Baudelaire in Bolo

The exhibition Baudelaire in Bolo connected typical objects of the neighbourhood of my studio and the exhibition space (Bos & Lommer) like dish antennas, balconies and “De Kolenkit” (church) with themes of Baudelaire. There was for instance a Canta covered with dark confetti and laughing gas chargers.

A few weeks ago, I showed an installation in De Bouwput. The show connected objects of Bos & Lommer (Bolo) like dish-antennas, balconies and ‘De Kolenkit’ with themes of the nineteenth century French poet Baudelaire. There was for instance a Canta covered with dark confetti and laughing-gas chargers underneath.

Baudelaire liked to stroll along the boulevards of Paris where he observed the street life of the French capital. While his contemporaries were overwhelmed by illusions of sentimentality and social idealism, Baudelaire sensed an abyss of harsh desolation and benumbing powerlessness. The first to describe modern man’s inner conflict and ennui, he also put forward that art must be renewing and surprising. In that sense, he is still very relevant to our times.

At the opening night I played music influenced by Baudelaire like Nick Cave, Patty Smith, the Doors, Iggy Pop, etc. At a certain point in the evening the question arose why I played so many songs of the Fall. I never thought of this. I am so used to include Mark Smith automatically, and for such a long time that Mark Smith, who was the Fall, has become a matter of course in my projects. Someone you don’t choose but who is always there and you have to deal with. Like family, like my granddad, who dug ditches and carried stones for sixty years, will always sit on my shoulder.
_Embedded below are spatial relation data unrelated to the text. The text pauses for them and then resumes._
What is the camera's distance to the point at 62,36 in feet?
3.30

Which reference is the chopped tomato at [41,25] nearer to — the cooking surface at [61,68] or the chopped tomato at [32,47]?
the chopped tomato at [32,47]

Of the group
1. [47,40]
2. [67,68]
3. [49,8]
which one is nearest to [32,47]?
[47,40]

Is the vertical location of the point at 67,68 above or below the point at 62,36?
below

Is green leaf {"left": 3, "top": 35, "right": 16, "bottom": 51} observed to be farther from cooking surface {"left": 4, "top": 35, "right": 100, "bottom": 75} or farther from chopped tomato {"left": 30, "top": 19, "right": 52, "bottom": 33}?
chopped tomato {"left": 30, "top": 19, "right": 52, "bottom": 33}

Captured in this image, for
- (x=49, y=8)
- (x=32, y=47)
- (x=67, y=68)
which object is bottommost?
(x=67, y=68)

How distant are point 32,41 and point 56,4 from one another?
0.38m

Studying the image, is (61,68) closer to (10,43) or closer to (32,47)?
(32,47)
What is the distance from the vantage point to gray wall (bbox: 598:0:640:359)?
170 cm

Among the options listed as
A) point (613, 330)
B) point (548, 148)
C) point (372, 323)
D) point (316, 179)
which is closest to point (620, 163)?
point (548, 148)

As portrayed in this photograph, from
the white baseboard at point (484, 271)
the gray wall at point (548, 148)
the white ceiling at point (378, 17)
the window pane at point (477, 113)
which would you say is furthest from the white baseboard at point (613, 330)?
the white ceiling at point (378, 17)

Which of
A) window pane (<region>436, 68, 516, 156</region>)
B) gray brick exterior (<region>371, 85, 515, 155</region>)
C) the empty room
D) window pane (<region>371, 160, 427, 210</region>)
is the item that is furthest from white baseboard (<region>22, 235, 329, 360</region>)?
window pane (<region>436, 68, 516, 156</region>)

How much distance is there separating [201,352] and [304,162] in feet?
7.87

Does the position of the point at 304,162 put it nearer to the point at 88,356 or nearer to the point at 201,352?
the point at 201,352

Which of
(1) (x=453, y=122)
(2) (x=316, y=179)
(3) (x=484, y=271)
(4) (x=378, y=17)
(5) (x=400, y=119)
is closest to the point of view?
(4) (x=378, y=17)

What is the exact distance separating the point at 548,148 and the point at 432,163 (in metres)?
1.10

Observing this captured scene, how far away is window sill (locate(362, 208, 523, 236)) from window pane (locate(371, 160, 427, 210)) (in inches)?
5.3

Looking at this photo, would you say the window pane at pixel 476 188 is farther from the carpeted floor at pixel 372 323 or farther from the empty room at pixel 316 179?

It is not hard to see the similarities between the neatly dressed Nick Cave and the sober but refined dandy Charles Baudelaire, who was always busy inventing new hair-do’s (once painted his hair green!). Nick Cave considered Baudelaire’s Fleur de Mal as one of the most important books in his life. The way he sings about his lost love (PJ Harvey), when finding a black hair on his pillow after she has gone, comes very near to the poetry Baudelaire wrote about the black hair of his mistress Jeanne Duval.

But what about Mark Smith, who was probably the worst dressed performer of all times? How can the loud and aggressive gargoyle of Manchester be called Baudelairean? It’s difficult to think of a bigger contrast then between the cautiously moving, sensitive and precise articulating Baudelaire and the mumbling and slurring of the mostly drunk Mark E Smith. Of course there was a decisive class difference. Baudelaire learned to write Latin verse at a highly esteemed Lycée, the autodidact Smith got his first job in the harbour. The sarcasm of Baudelaire was so elegant that it often went unnoticed, while the criticism of Smith slashed down as vitriol.
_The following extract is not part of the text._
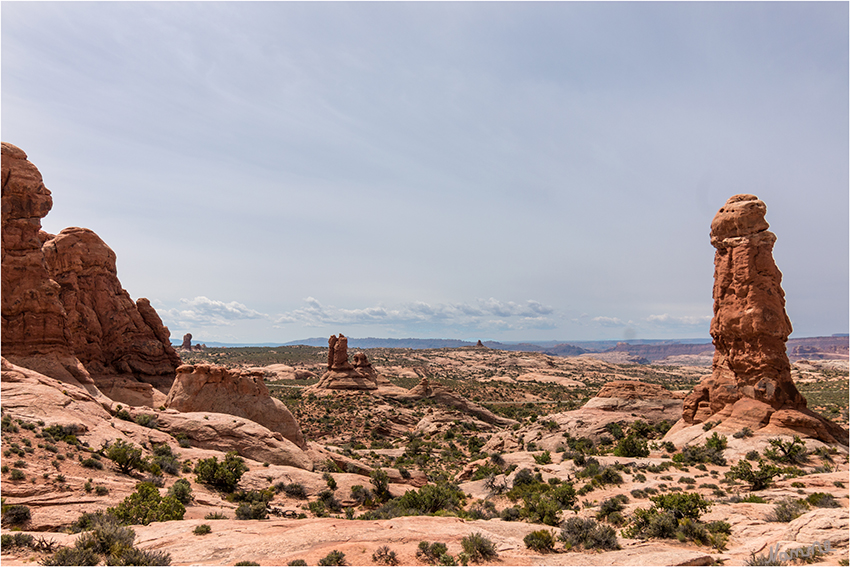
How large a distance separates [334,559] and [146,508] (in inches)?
305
But there are also interesting similarities: they both liked “walking down the street” and they shared a corresponding attitude to nature. Baudelaire found nature, flourishing and rejuvenated, impudent and disturbing. When Baudelaire was asked to write some verses on nature, he answered “You are well aware that I am incapable of waxing emotional over plants…”. It could have been a lyric of Marc Smith, who loathed health-food and the countryside.
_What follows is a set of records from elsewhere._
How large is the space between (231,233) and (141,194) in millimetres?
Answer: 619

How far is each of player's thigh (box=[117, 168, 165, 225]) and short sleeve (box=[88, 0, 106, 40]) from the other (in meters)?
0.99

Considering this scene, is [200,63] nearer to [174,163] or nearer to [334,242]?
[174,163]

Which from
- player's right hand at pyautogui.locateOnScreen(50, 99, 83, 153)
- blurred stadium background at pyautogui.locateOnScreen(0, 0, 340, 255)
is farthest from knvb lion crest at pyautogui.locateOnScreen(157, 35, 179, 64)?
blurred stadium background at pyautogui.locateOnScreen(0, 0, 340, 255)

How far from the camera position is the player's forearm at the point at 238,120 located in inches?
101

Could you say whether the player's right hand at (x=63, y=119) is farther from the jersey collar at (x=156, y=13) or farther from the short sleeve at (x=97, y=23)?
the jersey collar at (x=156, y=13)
They also had related ideas about authenticity. Baudelaire lived in the period that advertisement was invented and for the first time got grip on what you think you want and who you think you are. This influence has now grown into a culture industry. I think both Baudelaire and Mark Smith suspected that lifestyle and fashion are not so much about expressing yourself as they are about disguising, fooling yourself and everybody else. Authenticity does not come cheap. “You cannot buy it, you cannot change it, you cannot put it in a VCR”, Smith sang. My grandfather would agree.